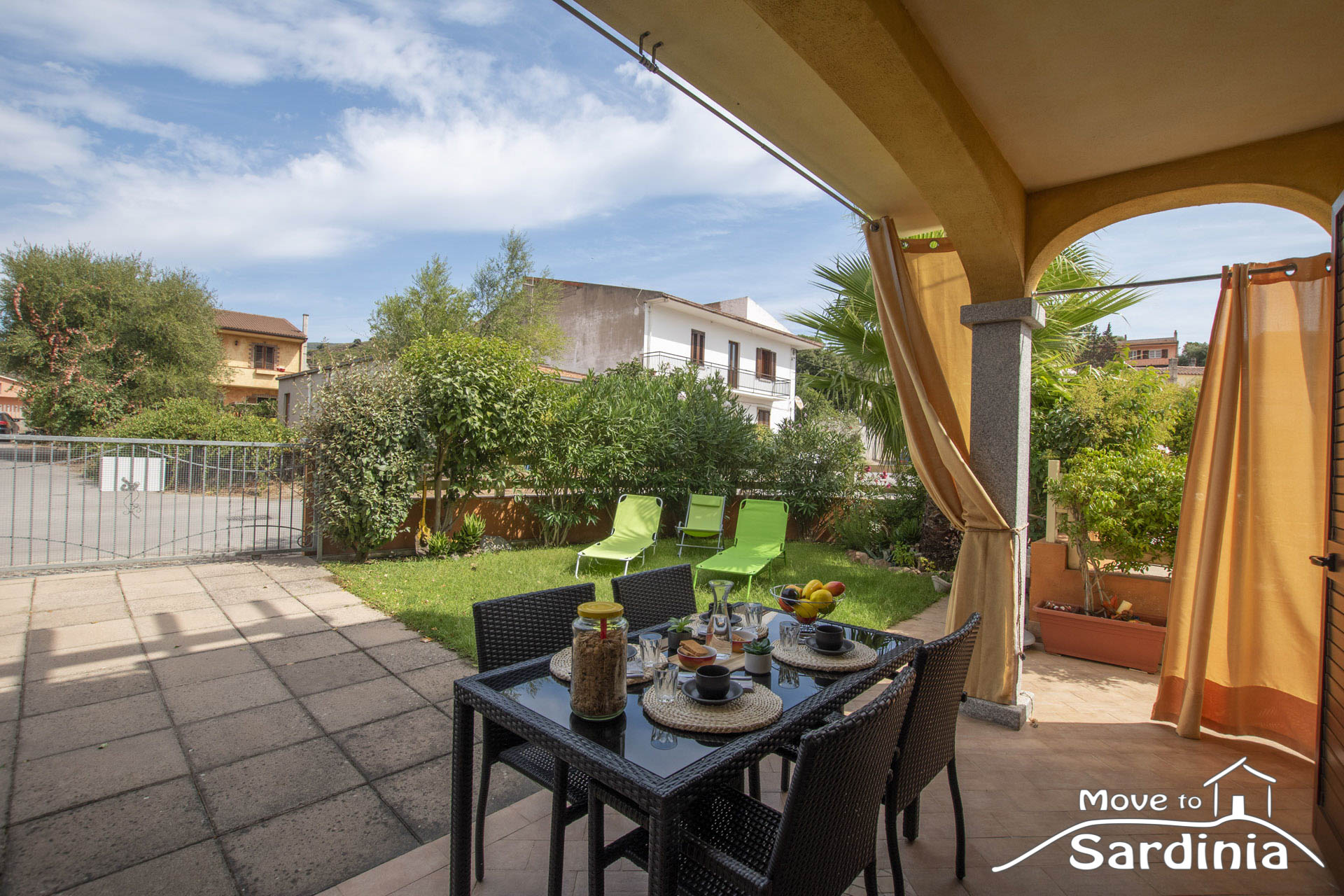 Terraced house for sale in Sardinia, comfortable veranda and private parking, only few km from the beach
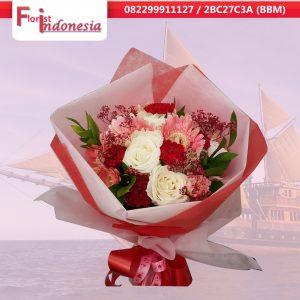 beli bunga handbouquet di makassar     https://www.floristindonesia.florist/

==

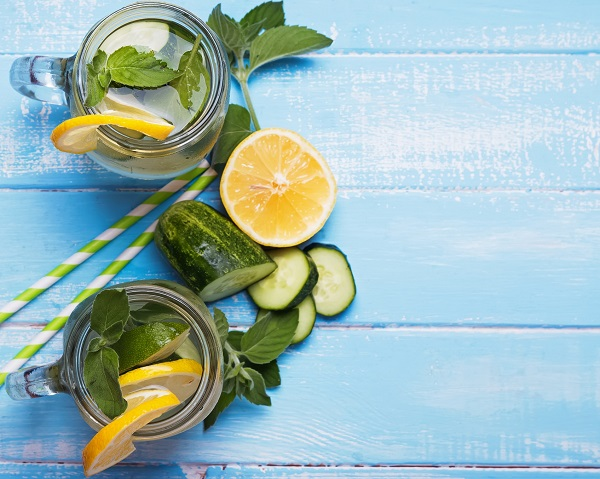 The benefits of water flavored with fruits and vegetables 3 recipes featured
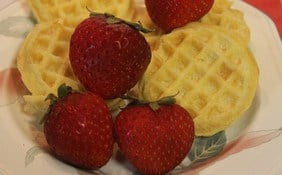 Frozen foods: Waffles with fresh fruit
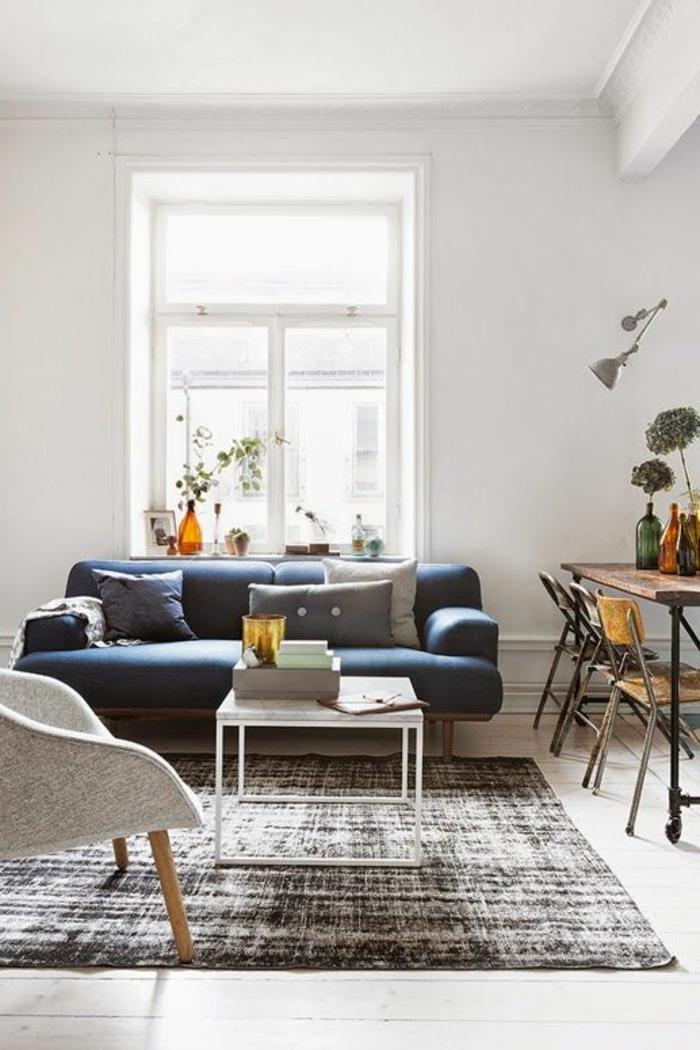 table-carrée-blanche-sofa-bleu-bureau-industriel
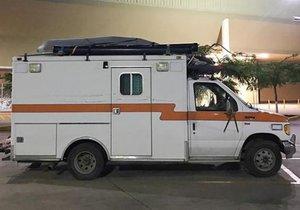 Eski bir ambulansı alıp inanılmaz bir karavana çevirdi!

> [Task instructions] Skipping every picture, transcribe exactly the lines above from the one containing "Frozen foods: Waffles with fresh fruit" through the one containing "Eski bir ambulansı", both included.

> [Answer section]
 Frozen foods: Waffles with fresh fruit
 table-carrée-blanche-sofa-bleu-bureau-industriel
 Eski bir ambulansı alıp inanılmaz bir karavana çevirdi!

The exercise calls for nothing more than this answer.